And he was afraid to wage total war against this country’s foreign enemies, i.e., Moslems.
So it is a mistake to conclude that torturing people is a conservative policy on the basis of GWB’s support for torture.
But then maybe if someone were to waterboard GWB he might tell us where Hussein’s WMD are.
Haha, I read the title of this and just knew blucher had posted it...
So even catching the most well-known terrorist in the world from intel gathered directly from Gitmo, and you're still against it?
The world agreed that torture was WRONG in the Geneva Accords.
I remember a certain someone promising to close it, and thennnn, well, changing his mind?
The world agreed that torture was WRONG in the Geneva Accords.
Do you know why he couldn't close it? Ask the obstructionist GOP.
__________________
I'll believe corporations are persons when Texas executes one.: LBJ's Ghost
The world agreed that torture was WRONG in the Geneva Accords.

— Dataset excerpt —
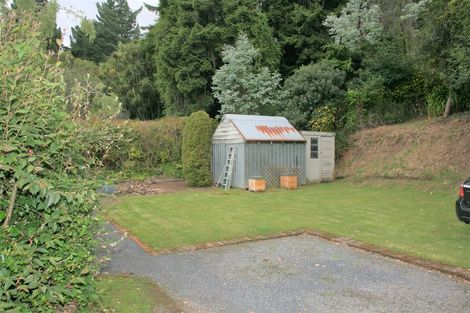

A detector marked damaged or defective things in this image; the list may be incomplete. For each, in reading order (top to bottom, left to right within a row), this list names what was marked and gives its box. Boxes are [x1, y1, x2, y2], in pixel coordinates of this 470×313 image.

rusty roof panel [223, 113, 304, 141]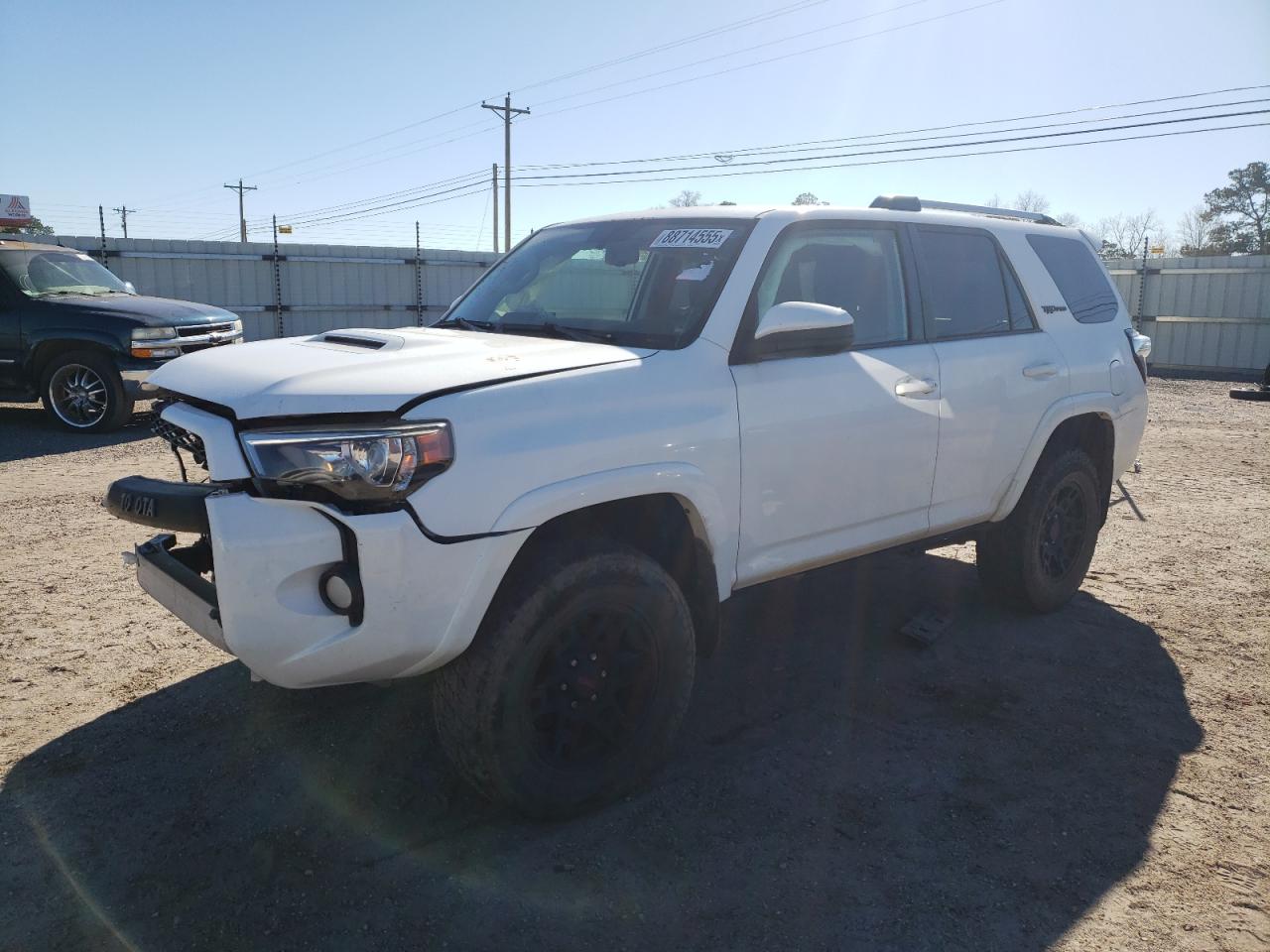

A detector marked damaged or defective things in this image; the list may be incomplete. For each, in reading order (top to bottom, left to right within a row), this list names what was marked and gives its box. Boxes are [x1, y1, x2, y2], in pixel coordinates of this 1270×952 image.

detached bumper [106, 480, 528, 686]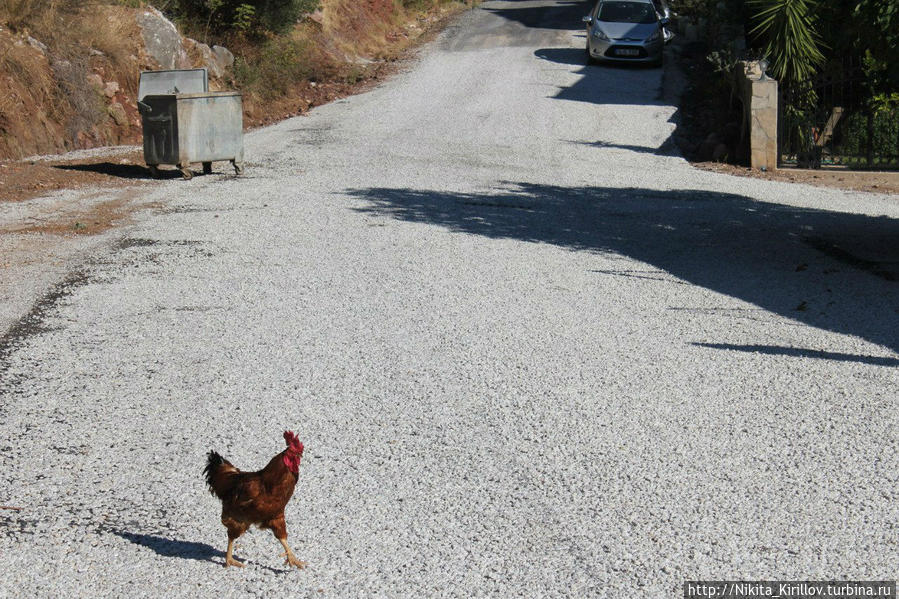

— Short problem A —
Decide whether each statement agrees with the excerpt on torture, answering yes or no and quoting the words of the excerpt that settle it: (i) The world agreed in the Geneva Accords that torture was wrong. (ii) Support for torture from GWB shows that torture is a conservative policy. (iii) The obstructionist GOP is named as the reason something could not be closed.
— Short problem B —
Pick up the excerpt on torture after its last sentence and keep it going.
Nothing in the lines is needed here.

— Task answer A —
(i) Yes: "The world agreed that torture was WRONG in the Geneva Accords."
(ii) No: "So it is a mistake to conclude that torturing people is a conservative policy on the basis of GWB’s support for torture."
(iii) Yes: "Do you know why he couldn't close it? Ask the obstructionist GOP."

— Task answer B —
At one point GWB said that the Geneva Convention would be followed when dealing with anyone we captured. But would the Geneva Convention be in effect otherwise since we are not legally at war in that Congress has not declared war?
The so-called war on terror has put us in an odd situation. Constitutionally we are not at war. So we should we legally be treating the war as a normal law-enforcment operation? If so, do the people we capture have rights under the U.S. Constitution if they are not U.S. Citizens?